Manuscrito original de Clovis Prophetarum. Foto: © Arquivo Pontifícia Universidade Gregoriana.

Porque já quase tudo foi dito sobre a descoberta, considero oportuno partilhar com os leitores uma ou outra ideia sobre aquilo que Vieira nos deixou. E que continua de grande actualidade.

Recordemos, por exemplo, o Sermão de Santo António aos peixes. Se a memória não me falha, e se a Internet não me engana, diz-nos este jesuíta: “E debaixo desta aparência tão modesta, ou desta hipocrisia tão santa (…) o dito polvo é o maior traidor do mar.” Compara assim o religioso a aparência do polvo com a serenidade e confiança que nos deve fazer passar um monge.

Padre António Vieira (1608-1697)

O conhecido olhar de António Vieira sobre da Humanidade acaba por estar permanentemente na ordem do dia, tanto hoje como há mais de 350 anos. Vivendo ele para o absoluto, não viveu para o poder. Deu murros na mesa, defendeu os fracos, os diferentes, foi um verdadeiro advogado da Humanidade.

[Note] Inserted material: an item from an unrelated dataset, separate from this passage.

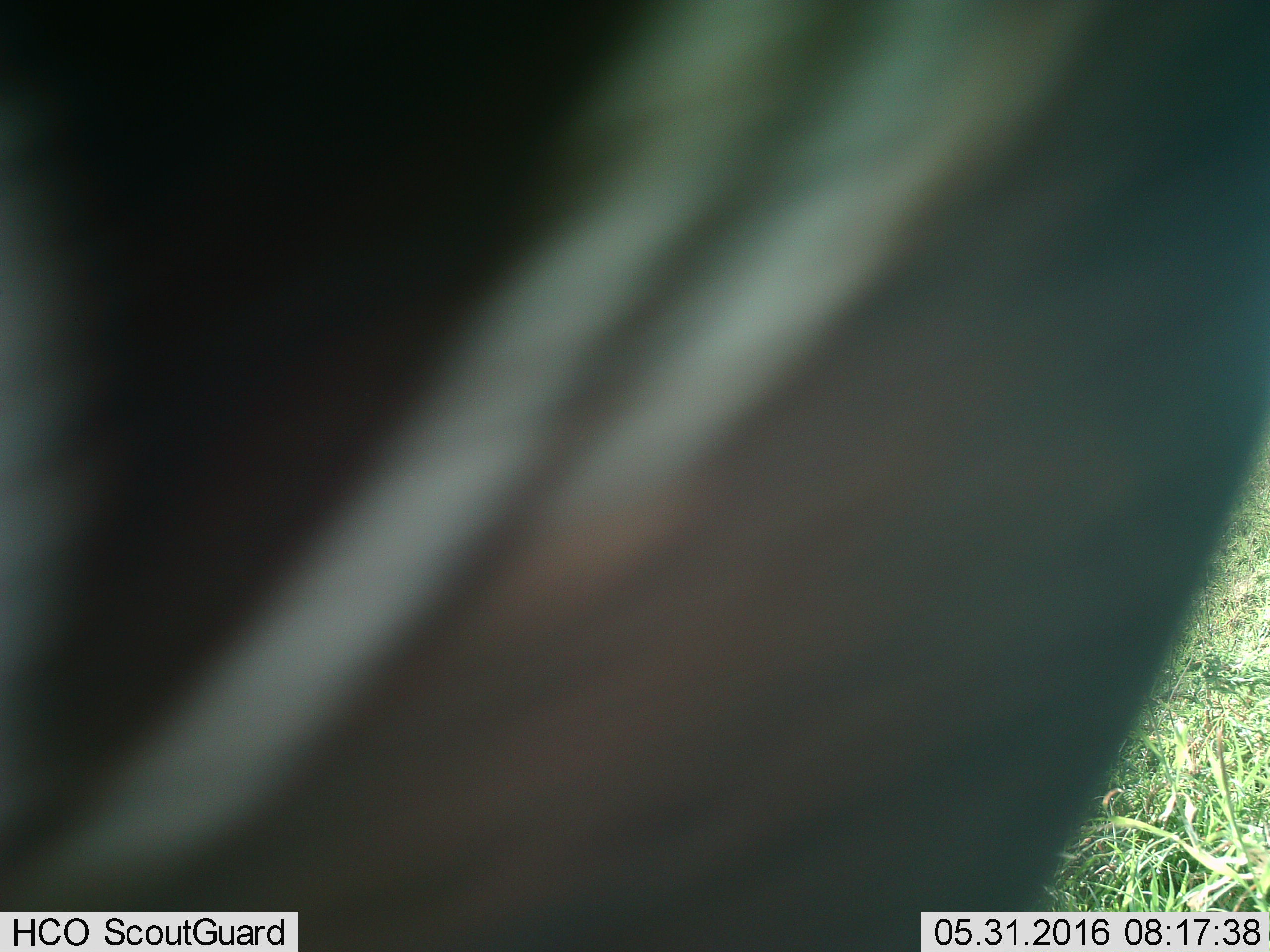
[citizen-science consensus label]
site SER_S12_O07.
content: unidentified animal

Como visionário, esteve à frente do seu tempo, razão pela qual remou sempre, e incansavelmente, contra a maré, enfrentando maiorias. A irreverência isolou-o de tal forma que acabou por parecer, aos olhos dos outros homens, mais homem do que santo. É pena. Foi pena.

Voltando ao polvo. Também eu tenho razões de queixa deste desgraçado cefalópode. A verdade é que, quando o colocamos na panela, nunca sabemos com o que podemos contar. A maneira como mirra chega a parecer vingança. E pode mesmo ser – pela maldade que lhe fizemos.

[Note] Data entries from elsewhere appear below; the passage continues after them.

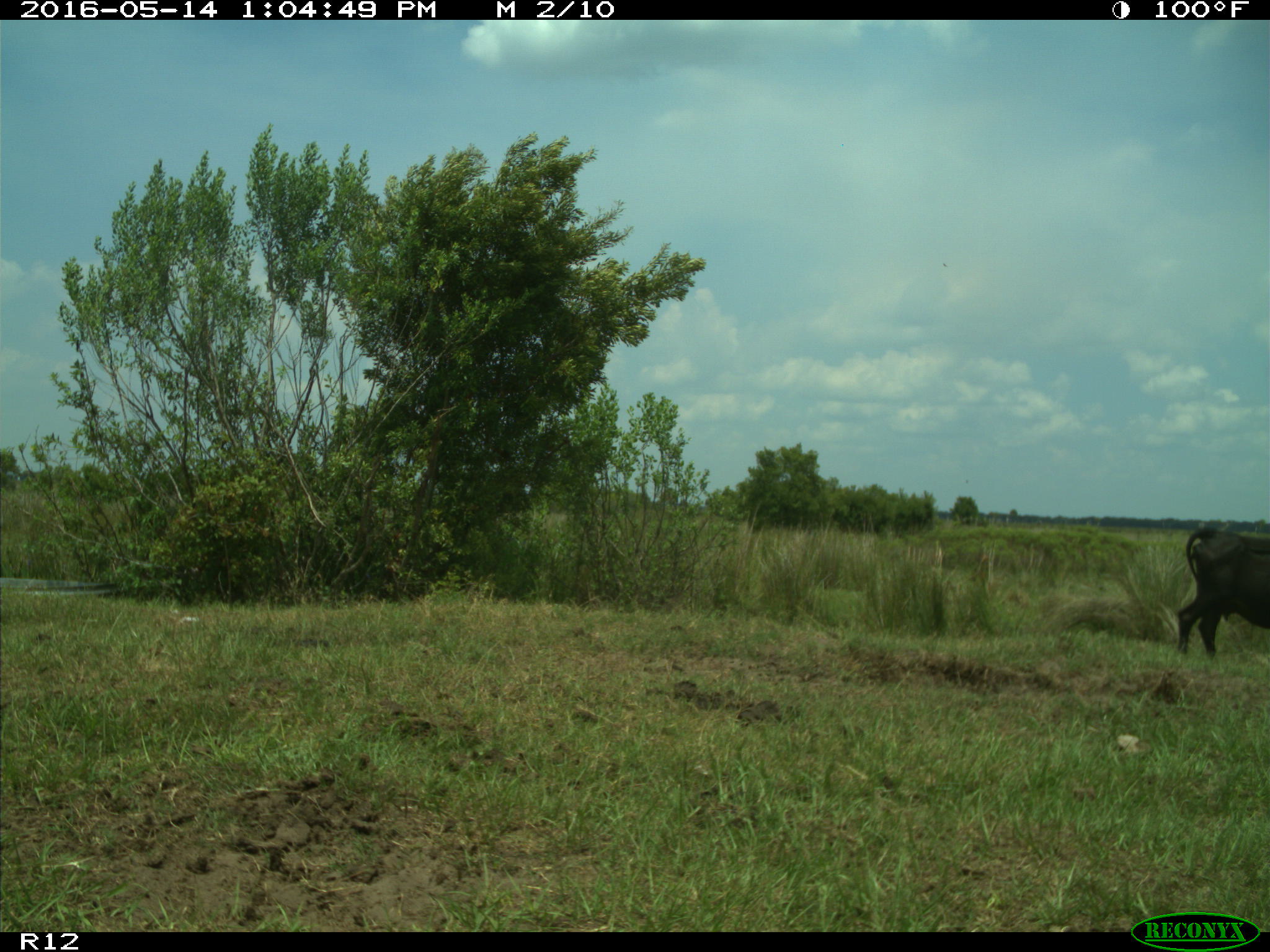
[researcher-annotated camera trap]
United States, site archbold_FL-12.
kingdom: Animalia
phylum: Chordata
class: Mammalia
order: Artiodactyla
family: Bovidae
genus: Bos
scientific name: Bos taurus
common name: domestic cow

Sabemos que a capacidade do polvo em mudar de cor, ao assumir os tons do ambiente, faz dele um dos mais hábeis predadores e, uma vez mais, em tudo se assemelha à forma de ser e de actuar do ser humano. Não é que tenhamos predadores à nossa volta, que nos queiram comer. Desses, de uma forma geral, já nós nos fomos libertando, mas a constante lei do mais apto torna-nos, muitas vezes, verdadeiros “polvos terrestres”. Aprendemos tais manhas, desde tenra idade, que ficamos perigosos muito célere, e o pior de tudo é que não paramos de adquirir novas capacidades e esquemas até à velhice. Com isto, sobrevivemos. Não vivemos. Essa parece ser, aliás, a questão que nos leva a actuar como predadores.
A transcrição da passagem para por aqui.